É disso que fala “Destacamento Blood”. Do mesmo modo que ocorreu na Segunda Guerra Mundial, os negros foram enviados à linha de frente da Guerra do Vietnam sem que, na volta aos EUA, os políticos brancos lhes dessem qualquer coisa em troca além de desprezo e indiferença. É por isso que os quatro veteranos (e mais um auto convidado de ultima hora, o filho de um de deles) regressam à cena do conflito asiático para resgatar os restos mortais de um companheiro e um tesouro em barras de ouro. Depois de tudo, o que querem é cobrar, com décadas de atraso, o serviço prestado a uma pátria que os ignorou. Neste transito, Lee retrata a aventura desses velhos cowboys como se fosse sua versão particular de “Apocalypse Now”, uma espécie de contra discurso racial ao “Rambo” de Stallone e ao “Desaparecido em Combate” de Chuck Norris.

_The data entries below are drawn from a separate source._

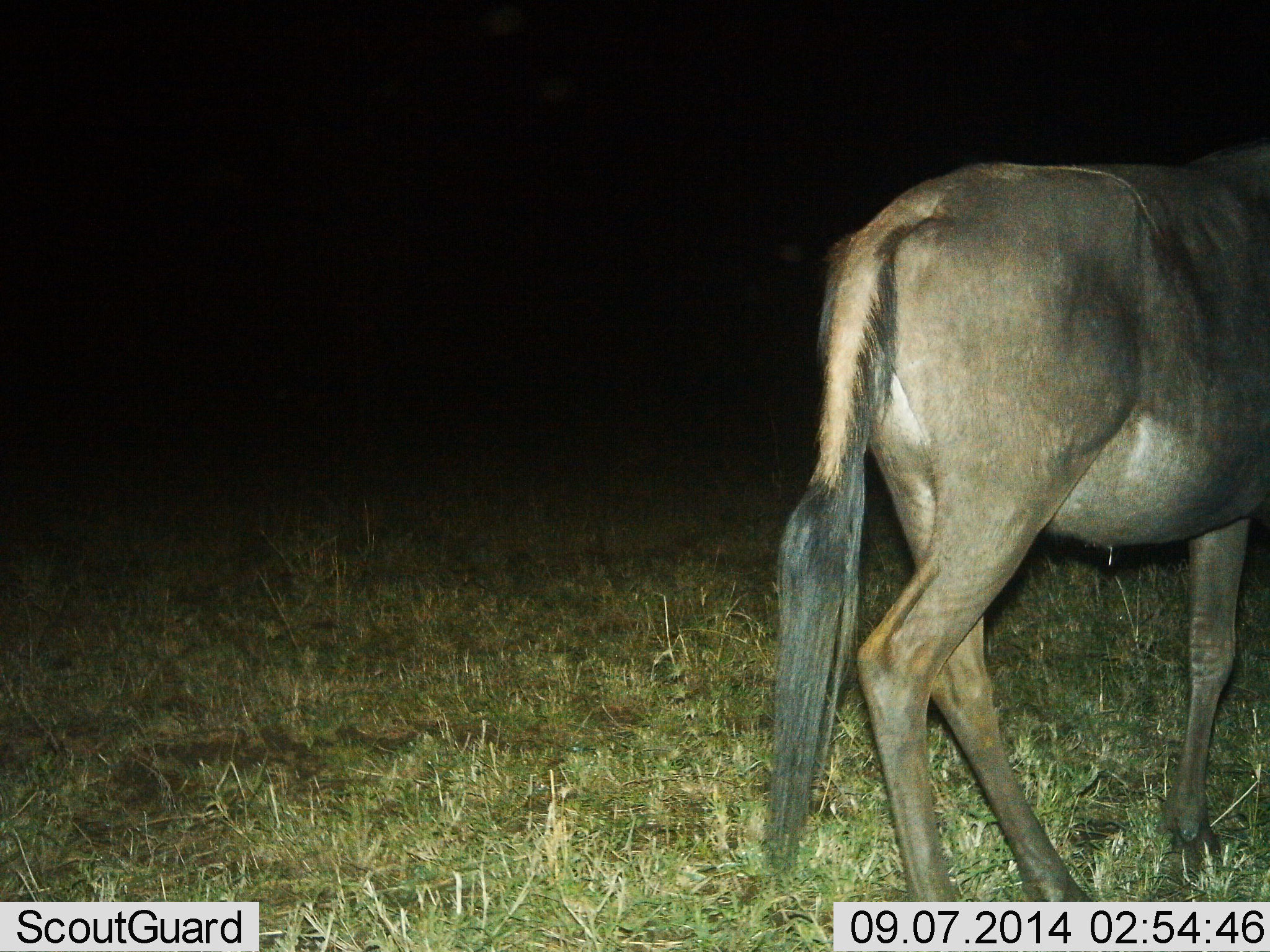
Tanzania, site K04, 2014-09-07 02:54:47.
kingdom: Animalia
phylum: Chordata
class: Mammalia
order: Artiodactyla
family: Bovidae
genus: Connochaetes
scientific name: Connochaetes taurinus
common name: blue wildebeest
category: wildebeest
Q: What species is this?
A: Wildebeest (blue wildebeest) (Connochaetes taurinus).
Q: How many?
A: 1.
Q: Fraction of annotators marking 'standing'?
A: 50%.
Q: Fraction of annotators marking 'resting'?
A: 0%.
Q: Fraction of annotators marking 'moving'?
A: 50%.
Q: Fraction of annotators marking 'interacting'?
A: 0%.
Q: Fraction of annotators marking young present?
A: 0%.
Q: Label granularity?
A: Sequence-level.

Enquanto isso, “O Coração das Trevas” de Conrad se transforma em “O Tesouro de Sierra Madre” de John Huston, a montagem de imagens de arquivo demonstra a validade do discurso antirracista e o filme, irregular, transbordante e paradoxal ( como costuma ser o cinema de Lee), segue sobrecarregando o espectador com cinismo e lições de moral. Sutileza não é preocupação para Lee, nem nas homenagens que faz ais filmes, nem na exposição da história afro-americana. Também não medo de excessos. O que importa é causa um impacto que que transmita sua mensagem, Para isso, utiliza vários recursos estéticos e narrativos: uma encenação eclética, com cortes que chamam a atenção do espectador e mudanças no formato da tela, dividindo presente e passado. Também com diálogos em que são discutidos pioneiros e ativistas afro-americanos, acompanhados de fotos que interrompem a ação por alguns segundos. O material de arquivo é utilizado pelo diretor, além disso, para construir uma introdução do filme que é o cartão de visita de suas intenções politicas.